BofA's stock plunge turns up heat on Lewis

Bank of America Corp. shares fell a punishing 29 percent on Tuesday, the biggest one-day percentage drop in the bank's share price since at least the mid-1980s, as analysts lowered future profit estimates for the bank and more worries emerged about the U.S. financial system.

The steep drop in the stock price puts more pressure on chief executive Ken Lewis, who on Friday disclosed the bank's first quarterly loss in 17 years and a new round of government assistance largely spurred by his troubled acquisition of brokerage Merrill Lynch & Co.

The bank's shares, which closed Tuesday at $5.10, have now lost nearly 85 percent of their value since the deal was announced. That has spurred increasing rancor among investors as well as employees, thousands of whom are losing their jobs as part of the Merrill acquisition.

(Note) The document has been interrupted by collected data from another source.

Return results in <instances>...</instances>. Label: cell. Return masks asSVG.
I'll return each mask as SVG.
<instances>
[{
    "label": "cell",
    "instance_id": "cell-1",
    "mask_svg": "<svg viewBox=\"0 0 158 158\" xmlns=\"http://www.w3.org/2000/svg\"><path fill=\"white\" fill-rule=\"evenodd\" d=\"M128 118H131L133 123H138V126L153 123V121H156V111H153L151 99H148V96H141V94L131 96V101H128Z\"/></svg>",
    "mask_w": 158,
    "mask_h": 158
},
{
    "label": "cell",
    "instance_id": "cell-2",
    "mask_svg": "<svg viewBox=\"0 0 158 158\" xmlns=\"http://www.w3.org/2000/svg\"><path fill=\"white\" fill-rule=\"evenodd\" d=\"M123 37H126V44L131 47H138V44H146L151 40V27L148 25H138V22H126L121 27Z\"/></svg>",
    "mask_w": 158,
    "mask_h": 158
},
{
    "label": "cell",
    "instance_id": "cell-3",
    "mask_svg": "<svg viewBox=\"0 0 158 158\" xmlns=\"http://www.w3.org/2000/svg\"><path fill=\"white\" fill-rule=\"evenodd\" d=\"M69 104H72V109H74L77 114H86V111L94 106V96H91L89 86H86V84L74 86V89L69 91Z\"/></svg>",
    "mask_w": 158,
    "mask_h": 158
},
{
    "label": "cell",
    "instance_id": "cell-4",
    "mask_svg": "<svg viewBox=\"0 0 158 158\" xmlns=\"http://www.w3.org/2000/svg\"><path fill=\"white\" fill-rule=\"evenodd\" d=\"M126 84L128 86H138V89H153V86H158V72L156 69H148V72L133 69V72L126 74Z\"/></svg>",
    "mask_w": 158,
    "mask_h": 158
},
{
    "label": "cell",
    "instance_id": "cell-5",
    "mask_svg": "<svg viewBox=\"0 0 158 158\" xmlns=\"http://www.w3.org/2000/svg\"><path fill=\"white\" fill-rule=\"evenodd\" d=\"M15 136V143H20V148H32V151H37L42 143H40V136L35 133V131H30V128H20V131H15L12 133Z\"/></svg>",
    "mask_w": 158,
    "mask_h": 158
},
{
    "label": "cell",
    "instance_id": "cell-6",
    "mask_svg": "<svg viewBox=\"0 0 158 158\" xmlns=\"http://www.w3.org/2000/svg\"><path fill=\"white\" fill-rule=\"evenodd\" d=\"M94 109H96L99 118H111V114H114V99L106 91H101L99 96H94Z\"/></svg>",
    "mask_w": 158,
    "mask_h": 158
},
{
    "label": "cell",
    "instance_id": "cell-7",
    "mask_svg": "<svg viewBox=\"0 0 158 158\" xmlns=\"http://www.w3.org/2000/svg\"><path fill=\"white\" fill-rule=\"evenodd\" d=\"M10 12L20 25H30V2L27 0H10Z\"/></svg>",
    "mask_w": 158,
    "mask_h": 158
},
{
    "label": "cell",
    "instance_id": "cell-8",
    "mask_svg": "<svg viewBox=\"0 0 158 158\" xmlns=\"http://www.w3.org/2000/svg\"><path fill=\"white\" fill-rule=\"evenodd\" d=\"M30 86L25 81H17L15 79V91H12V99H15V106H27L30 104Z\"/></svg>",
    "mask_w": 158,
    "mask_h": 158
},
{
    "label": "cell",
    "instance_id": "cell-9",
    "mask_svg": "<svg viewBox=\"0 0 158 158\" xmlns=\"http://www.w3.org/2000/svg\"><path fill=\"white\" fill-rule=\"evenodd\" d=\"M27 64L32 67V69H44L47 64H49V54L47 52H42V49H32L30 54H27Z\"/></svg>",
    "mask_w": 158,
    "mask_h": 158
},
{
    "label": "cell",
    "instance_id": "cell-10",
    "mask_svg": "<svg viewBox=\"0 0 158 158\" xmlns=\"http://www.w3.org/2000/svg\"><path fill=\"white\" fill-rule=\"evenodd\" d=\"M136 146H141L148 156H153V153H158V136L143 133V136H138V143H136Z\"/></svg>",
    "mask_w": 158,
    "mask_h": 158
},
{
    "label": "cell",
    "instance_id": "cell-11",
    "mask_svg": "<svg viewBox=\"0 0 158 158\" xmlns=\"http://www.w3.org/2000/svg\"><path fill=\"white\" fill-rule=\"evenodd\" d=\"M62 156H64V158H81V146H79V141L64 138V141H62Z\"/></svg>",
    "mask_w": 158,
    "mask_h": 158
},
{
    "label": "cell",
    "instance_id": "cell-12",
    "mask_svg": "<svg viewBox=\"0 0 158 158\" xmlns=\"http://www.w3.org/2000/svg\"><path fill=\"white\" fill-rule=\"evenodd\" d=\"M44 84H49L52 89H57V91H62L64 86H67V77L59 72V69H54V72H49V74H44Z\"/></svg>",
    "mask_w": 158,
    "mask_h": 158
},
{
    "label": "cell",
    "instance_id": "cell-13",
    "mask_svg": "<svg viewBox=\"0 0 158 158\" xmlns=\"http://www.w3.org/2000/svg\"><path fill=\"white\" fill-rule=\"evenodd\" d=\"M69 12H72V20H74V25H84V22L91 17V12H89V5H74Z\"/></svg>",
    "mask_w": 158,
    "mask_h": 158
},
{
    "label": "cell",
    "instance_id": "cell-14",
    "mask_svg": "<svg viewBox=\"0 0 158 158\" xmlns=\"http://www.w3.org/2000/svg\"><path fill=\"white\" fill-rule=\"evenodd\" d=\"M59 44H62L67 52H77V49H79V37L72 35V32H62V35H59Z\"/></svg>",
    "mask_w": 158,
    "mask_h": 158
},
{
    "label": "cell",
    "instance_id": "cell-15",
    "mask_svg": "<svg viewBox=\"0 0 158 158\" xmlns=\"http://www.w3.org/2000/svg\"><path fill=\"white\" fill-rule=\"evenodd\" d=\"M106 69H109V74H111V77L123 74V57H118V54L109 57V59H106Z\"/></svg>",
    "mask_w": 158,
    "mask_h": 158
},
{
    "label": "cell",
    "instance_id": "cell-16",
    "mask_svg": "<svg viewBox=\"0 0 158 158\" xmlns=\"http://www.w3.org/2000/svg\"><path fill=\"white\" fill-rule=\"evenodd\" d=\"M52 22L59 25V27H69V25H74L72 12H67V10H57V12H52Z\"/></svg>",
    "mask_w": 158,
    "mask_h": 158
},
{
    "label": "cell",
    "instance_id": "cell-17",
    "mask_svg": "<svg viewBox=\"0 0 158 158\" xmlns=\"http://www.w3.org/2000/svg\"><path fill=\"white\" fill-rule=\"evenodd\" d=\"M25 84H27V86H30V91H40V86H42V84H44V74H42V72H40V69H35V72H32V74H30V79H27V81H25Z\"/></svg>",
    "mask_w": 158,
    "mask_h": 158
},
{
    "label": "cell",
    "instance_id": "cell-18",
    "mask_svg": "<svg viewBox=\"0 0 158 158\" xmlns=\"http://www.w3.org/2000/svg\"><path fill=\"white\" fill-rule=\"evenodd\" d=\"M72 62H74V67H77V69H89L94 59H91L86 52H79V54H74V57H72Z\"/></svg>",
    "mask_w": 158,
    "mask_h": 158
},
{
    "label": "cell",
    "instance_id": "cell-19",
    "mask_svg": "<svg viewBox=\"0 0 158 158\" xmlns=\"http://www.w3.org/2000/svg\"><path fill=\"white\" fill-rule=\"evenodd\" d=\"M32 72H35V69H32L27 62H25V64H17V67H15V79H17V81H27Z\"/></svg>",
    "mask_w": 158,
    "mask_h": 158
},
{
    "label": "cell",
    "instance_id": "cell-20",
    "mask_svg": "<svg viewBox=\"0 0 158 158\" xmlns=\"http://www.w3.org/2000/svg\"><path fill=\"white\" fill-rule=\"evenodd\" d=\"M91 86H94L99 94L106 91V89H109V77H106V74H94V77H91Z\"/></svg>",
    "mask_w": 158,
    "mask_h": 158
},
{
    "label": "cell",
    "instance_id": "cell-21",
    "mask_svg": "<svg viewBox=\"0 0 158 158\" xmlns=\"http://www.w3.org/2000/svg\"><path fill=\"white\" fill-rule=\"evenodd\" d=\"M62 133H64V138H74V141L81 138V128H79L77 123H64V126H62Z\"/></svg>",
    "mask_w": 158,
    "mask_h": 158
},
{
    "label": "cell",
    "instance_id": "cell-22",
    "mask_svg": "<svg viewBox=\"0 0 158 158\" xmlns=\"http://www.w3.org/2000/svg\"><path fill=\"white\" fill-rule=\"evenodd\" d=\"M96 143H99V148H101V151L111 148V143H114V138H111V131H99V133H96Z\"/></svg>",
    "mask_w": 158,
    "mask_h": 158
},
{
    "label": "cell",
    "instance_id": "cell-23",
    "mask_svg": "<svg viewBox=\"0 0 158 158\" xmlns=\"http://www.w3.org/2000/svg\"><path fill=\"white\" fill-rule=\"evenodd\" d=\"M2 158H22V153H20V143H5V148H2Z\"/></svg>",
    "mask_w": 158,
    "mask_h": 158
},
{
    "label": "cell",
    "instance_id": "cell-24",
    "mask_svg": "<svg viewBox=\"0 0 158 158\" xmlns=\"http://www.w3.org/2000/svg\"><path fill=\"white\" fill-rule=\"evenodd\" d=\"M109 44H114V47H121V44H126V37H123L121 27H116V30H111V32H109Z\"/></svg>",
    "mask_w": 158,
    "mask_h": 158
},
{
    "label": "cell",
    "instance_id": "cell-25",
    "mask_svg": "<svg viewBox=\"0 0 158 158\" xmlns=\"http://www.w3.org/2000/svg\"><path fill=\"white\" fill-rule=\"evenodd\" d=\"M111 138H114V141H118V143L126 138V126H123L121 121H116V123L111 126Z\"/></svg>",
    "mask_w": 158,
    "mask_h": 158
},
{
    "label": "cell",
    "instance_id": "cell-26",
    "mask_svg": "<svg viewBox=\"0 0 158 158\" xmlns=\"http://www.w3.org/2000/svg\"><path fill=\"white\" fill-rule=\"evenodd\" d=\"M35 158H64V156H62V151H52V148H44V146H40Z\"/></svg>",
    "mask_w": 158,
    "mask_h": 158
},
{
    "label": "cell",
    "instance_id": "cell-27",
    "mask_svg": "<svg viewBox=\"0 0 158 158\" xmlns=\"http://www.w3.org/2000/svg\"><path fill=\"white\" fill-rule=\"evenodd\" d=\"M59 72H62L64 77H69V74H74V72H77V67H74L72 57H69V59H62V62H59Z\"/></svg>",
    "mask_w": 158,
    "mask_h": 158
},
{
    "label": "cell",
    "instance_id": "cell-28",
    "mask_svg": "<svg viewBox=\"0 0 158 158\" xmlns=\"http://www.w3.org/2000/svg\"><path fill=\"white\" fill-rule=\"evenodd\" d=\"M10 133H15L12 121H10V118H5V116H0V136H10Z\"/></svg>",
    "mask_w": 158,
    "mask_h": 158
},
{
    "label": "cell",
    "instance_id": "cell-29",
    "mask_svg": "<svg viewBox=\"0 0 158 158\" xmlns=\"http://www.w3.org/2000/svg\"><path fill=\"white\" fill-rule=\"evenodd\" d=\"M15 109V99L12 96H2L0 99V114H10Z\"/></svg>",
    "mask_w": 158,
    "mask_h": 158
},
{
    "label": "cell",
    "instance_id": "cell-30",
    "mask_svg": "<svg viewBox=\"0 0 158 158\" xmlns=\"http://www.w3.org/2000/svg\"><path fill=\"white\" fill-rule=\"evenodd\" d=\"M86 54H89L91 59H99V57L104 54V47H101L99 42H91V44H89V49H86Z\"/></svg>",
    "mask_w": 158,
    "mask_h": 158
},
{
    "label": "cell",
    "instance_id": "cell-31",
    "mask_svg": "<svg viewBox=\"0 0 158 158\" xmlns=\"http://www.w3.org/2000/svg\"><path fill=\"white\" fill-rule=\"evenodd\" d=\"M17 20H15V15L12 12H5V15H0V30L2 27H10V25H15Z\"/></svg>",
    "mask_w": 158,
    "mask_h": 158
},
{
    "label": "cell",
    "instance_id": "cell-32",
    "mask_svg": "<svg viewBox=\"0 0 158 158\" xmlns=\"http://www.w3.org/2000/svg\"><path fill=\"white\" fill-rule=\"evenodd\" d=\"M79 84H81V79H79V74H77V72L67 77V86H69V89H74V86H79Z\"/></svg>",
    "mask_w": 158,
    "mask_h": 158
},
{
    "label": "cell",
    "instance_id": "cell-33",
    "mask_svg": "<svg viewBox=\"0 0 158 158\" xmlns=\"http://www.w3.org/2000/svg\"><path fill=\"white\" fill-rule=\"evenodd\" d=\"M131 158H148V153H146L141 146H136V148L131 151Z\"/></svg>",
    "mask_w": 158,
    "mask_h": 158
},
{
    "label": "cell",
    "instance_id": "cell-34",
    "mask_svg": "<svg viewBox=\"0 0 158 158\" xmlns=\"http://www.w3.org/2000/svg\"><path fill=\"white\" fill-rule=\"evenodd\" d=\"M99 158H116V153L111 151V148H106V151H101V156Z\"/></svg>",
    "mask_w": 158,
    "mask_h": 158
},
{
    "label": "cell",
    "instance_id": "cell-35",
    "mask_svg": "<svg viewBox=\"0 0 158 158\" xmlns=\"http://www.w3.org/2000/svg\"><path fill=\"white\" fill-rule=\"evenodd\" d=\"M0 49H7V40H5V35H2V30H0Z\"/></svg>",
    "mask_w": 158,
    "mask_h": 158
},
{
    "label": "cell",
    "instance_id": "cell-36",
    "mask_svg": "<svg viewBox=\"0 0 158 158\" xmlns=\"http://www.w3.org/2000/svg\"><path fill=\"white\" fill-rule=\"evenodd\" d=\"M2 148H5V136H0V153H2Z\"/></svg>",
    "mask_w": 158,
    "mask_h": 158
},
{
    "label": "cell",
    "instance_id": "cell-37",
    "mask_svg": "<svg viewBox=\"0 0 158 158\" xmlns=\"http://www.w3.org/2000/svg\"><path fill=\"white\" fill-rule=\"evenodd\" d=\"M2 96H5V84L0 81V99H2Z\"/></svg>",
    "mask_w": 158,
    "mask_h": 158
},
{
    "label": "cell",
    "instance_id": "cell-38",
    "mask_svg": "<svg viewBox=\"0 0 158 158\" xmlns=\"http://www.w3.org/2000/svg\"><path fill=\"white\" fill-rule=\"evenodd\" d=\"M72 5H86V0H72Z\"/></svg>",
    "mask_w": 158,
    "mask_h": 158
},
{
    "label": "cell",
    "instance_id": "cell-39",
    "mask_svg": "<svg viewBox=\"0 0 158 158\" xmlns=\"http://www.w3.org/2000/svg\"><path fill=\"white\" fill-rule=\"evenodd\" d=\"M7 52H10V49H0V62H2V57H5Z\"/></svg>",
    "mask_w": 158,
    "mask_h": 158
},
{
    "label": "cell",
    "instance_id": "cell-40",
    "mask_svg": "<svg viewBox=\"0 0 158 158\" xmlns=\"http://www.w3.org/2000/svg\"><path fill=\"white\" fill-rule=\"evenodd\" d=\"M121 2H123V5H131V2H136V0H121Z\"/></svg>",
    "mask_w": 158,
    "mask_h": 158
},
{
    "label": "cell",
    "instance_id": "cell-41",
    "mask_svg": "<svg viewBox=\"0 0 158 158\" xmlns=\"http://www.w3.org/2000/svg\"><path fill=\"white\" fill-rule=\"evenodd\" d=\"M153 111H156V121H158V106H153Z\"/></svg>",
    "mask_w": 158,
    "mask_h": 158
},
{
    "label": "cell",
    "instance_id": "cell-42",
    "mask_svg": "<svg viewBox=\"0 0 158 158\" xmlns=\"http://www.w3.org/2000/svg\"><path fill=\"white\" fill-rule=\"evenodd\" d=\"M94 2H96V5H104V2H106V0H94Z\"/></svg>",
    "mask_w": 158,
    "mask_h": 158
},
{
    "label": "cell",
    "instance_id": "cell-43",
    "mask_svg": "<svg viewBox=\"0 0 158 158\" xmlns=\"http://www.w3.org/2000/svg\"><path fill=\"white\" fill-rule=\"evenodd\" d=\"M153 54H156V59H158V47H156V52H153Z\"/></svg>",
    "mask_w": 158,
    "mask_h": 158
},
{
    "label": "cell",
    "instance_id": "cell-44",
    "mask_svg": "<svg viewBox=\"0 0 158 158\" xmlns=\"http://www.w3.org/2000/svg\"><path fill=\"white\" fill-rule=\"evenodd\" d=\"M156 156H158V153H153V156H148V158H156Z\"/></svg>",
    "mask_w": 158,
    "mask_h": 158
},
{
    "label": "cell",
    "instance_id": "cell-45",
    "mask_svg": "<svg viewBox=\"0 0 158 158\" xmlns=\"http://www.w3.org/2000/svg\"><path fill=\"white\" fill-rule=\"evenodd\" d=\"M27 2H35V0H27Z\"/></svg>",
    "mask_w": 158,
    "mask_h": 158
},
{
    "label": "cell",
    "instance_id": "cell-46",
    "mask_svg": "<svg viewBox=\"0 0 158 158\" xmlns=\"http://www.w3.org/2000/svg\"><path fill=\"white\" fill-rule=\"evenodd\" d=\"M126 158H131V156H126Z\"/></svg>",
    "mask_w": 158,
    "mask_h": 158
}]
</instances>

Lewis faces a major credibility gap with investors after he disclosed the bank began learning of rising Merrill losses last month but proceeded with the merger anyway under pressure from regulators. Former bank executives speculated the board could consider replacing Lewis as a way to assuage shareholders and stabilize the stock price. While they said he has lost the support of many employees, they also noted he has persevered through past tough times, including early criticism of his FleetBoston Financial Corp. acquisition in 2004.